Balancing cruise and cargo
If both cruising and container shipping had simultaneously collapsed, as was feared in the early days of the pandemic, MSC would have been pummeled from both sides. Instead, MSC made so much in container shipping that it has been able to heavily support its cruise line.
Subsidizing cruise losses shaves some of MSC’s container shipping profits off the top, however, ownership in the two maritime sectors turns out to be a good hedge.
Container shipping overall suffered significant losses in the years prior to COVID. During the five years from 2015-19, when container rates were very low, MSC Cruises posted aggregate net income of $1.89 billion, offsetting market pressure on the container side.
What happens if omicron winds down and the COVID era finally ends? One theory is that consumers would spend more on services (including travel) and pare spending on goods, leading to decreased imports, reduced congestion and falling freight rates. Cruise line occupancy would rise, more ships would return to service and cruise profits would rebound. If so, MSC’s cruise income would recover just as its container income fell back to earth — another hedge.

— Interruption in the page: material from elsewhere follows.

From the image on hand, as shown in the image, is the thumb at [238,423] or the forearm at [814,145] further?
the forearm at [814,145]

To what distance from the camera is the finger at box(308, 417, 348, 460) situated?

Yet the cruise company is far from out of the woods, and there’s no guarantee it won’t need more help from the container side.
MSC Cruises has been operating under “debt holiday” agreements that defer principal payments on its newbuilds’ export credit facility loans. Its liabilities totaled $7.4 billion at the end of 2019, pre-pandemic. Liabilities had risen by $3.4 billion or 46% to $10.8 billion by the end of last year.
Cruising still operates under COVID restrictions, omicron may not be the final variant, and there’s a war in Europe, the most important region for MSC Cruises in terms of both itineraries and passenger sourcing.
“The cruise industry finds itself at a critical juncture,” the company acknowledged in its annual report. “We know well that the actions we take today will have a major impact on our prospects for decades to come.”